Start of Data to use
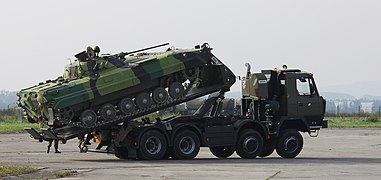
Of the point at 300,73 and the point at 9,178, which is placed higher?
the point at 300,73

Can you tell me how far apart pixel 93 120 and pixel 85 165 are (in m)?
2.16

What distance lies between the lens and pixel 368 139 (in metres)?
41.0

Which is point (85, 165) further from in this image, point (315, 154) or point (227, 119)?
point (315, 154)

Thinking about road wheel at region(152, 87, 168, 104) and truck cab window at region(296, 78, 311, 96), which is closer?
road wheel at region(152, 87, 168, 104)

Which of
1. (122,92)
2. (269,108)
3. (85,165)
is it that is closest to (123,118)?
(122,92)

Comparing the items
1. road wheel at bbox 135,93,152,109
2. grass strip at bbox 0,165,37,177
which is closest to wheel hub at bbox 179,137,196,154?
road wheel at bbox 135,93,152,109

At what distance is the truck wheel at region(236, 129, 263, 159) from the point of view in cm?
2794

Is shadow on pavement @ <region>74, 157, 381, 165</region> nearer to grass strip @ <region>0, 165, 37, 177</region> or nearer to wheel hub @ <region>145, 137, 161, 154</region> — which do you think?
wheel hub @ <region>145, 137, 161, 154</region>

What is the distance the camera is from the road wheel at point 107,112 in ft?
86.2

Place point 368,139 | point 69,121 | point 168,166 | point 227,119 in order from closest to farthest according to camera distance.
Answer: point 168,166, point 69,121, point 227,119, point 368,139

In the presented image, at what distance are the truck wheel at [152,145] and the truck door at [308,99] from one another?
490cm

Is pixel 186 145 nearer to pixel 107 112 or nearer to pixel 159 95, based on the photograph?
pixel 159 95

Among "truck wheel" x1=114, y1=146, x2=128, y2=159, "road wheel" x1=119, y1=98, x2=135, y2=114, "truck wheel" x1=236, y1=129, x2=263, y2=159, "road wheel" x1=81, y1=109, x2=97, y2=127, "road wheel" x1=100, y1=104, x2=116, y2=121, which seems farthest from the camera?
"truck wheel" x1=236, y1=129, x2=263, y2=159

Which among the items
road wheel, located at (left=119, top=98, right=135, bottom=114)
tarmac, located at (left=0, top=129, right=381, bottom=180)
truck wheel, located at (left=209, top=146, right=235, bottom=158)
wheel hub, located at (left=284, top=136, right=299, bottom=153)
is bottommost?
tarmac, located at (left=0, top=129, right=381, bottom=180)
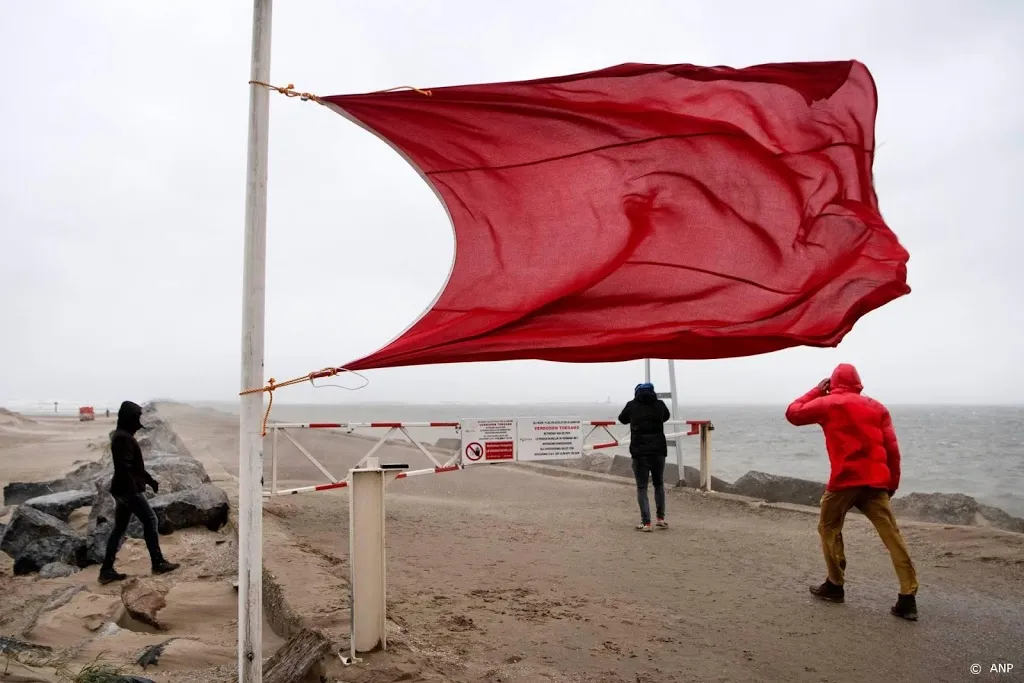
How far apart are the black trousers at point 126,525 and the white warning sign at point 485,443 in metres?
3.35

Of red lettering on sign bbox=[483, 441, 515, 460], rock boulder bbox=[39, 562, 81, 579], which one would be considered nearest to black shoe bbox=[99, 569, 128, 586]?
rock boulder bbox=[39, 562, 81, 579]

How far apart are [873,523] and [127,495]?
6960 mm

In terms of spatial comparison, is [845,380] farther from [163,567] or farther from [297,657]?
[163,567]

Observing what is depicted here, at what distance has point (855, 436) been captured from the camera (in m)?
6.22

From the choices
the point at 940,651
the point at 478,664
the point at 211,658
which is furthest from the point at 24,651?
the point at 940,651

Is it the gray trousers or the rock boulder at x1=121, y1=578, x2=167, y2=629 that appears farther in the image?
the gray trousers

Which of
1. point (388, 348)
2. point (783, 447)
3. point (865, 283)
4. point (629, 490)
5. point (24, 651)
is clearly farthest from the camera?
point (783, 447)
End of Data to use
◆ **Given request**
Please copy out, word for word, everything from the line containing "Is it the gray" down to the last line of the rows above, including both of those lines.

◆ **Full output**
Is it the gray trousers or the rock boulder at x1=121, y1=578, x2=167, y2=629 that appears farther in the image?
the gray trousers

Which of
1. point (388, 348)
2. point (783, 447)
3. point (865, 283)
4. point (629, 490)
5. point (24, 651)
is clearly farthest from the camera?
point (783, 447)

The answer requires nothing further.